Michelin starred restaurants tend to be smaller; my experience is with large hotel kitchens - I’ve just checked and there are only about 3 models of 4 hob commercial induction cooktops available in Aus across the largest 4 suppliers (at prices from about $17-21,000 which is one reason they’re not popular. Plenty of single hob versions, but that’s a bit like a commercial kitchen might also have a 6 cup kettle...

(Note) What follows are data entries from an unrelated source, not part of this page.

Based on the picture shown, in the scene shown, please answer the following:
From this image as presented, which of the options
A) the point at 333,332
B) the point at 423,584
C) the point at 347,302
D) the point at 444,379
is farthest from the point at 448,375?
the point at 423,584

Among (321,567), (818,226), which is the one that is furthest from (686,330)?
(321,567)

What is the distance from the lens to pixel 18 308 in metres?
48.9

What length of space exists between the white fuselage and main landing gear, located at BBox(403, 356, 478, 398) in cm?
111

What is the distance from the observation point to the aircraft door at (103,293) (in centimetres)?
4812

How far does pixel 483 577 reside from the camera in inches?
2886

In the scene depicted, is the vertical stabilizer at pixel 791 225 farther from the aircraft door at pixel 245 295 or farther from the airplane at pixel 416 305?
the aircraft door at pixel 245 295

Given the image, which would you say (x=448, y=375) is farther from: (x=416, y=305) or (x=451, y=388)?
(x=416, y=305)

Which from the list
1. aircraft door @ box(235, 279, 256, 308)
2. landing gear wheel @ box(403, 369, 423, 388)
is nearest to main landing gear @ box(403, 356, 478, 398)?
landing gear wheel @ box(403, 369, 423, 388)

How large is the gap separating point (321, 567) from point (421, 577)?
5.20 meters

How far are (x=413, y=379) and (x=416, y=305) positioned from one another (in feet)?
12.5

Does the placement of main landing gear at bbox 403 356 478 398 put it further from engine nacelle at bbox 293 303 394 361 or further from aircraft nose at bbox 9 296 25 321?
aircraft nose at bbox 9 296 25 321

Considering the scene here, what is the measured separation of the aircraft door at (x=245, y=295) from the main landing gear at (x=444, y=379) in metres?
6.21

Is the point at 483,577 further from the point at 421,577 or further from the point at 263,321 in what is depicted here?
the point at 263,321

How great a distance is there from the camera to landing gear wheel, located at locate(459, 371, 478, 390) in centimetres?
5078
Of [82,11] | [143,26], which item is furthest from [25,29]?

I've never cooked on an induction whatever and one of my colleagues has just renovated his Hunters Hill home and put VERY expensive induction appliances in ..... he IS a BTC but I like to use gas stoves and electric ovens but my favourite is to have my food served to me in a restaurant Could care less what they use so long as it tastes good So long as they don't cook everything in a "pizza oven" like Gaz
Large hotel kitchens are not fine dining, glorified cafeterias and manned by chefs that can't get a job elsewhere. There is no way they would spend $$$$$$$$$$$ on good equipment to make club sandwiches and pumpkin soup. High end restaurants use equipment that is appropriate for the food they cook
I tend to agree. I cook a lot and definitely prefer gas cooktops. The few times I’ve tried induction it hasn’t gone well, but that is probably down to unfamiliarity. I’m no BTC though so it could also be that.
+365!..when I bought my place first thing to go was the electric cooktop and install a 5 ring gas with wok ring in the centre.